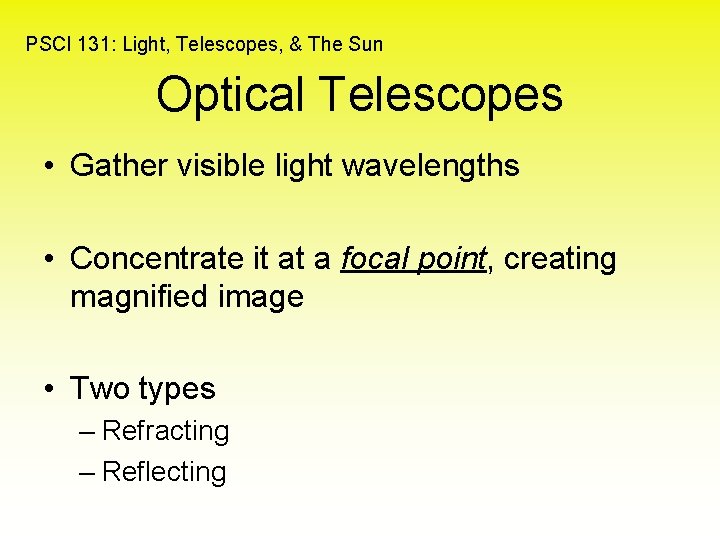 PSCI 131: Light, Telescopes, & The Sun

Optical Telescopes

• Gather visible light wavelengths

• Concentrate it at a focal point, creating magnified image

• Two types
– Refracting
– Reflecting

================

Task description
Copy the lines above exactly. Do not include pictures.

Task answer
 PSCI 131: Light, Telescopes, & The Sun

Optical Telescopes

• Gather visible light wavelengths

• Concentrate it at a focal point, creating magnified image

• Two types
– Refracting
– Reflecting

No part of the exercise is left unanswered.